Elsevier

Energy Policy

Volume 38, Issue 4, April 2010, Pages 1734-1740
Energy Policy

Auctioning wind power sites when environmental quality matters

https://doi.org/10.1016/j.enpol.2009.11.046Get rights and content

Abstract

In this work, we propose an index that allows a public authority to order different projects for the construction of onshore wind energy plants and that explicitly takes into account their environmental quality. Wind farm projects are defined as vectors of four attributes: the technical properties of each project, its social impact, its environmental impact, and the share of earnings that proponents offer to the collectivity in compensation for the negative externalities of the wind plant. We define an absolute index that allows the ordering of different proposals and evaluation of the acceptability of each project, providing the monetary value of each point and inducing a truthful revelation of firms' private information. Moreover, we calibrate the index on the basis of data referring to wind plants in Southern Italy and derive the corresponding iso-scoring curves.

Introduction

Wind power is one of the most important sources of renewable energy.1 It is generally widely accepted that the exploitation of onshore wind power sites can be efficiently undertaken in a market setting; however, this development implies significant market failures, which justifies the need for planning and regulation by the public authority. Indeed, there are relevant local negative environmental externalities that are associated with the visual and sound impact of onshore windmills and their possible negative interaction with local wildlife and other working activities.2 From a theoretical point of view, it is well known that a project is socially efficient whenever the social benefits overtake social costs. Therefore, the public body in charge of authorizing the exploitation of wind power sites should approve a specific project only after an adequate evaluation of its net benefits and then, having internalized the externalities with the proper instruments, let the market choose the characteristics of the investment project. However, in the real world, investment decisions about the exploitation of onshore wind power are not easy to make. There are asymmetries in information about the precise location of the sites, technologies that should be adopted and their costs, preemptive moves by investors, short-sighted investment problems, local resistance by local communities that bear the cost of local externalities, and imprecise or unclear selection rules. All of these aspects are intercorrelated.
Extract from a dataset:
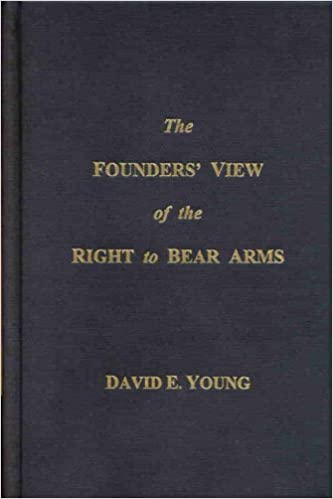 com the founders view of the right to bear arms a the founders view of the right to bear arms a definitive history of the second amendment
Public approvals are often constrained by some minimal requirement, including, generally, the obtaining of a positive judgment in the environmental impact assessment. Unfortunately, such procedure can only highlight those proposals that are insufficient with respect to one or more specific aspects, but neglects to capture the interaction among all elements that characterize a specific project. A second relevant point that has to be taken into account when dealing with the exploitation of onshore wind power sites relates to the scarcity of resources. Indeed, even if the wind supply can be assumed to be a public good, is not true for the land, which is a scarce and rival good. Therefore, in order to reach an efficient allocation of the investments in wind power production in a given area, the public authority has to decide on the highest number of wind parks that should exist in the area. Moreover, if the number of projects that are to be developed is higher than the desired number (for instance, the amount of investments that maximize social welfare, or the number of wind turbines that can be physically implemented in that specific place), the public body has to call on some decision making criterion to order and select the various rival proposals.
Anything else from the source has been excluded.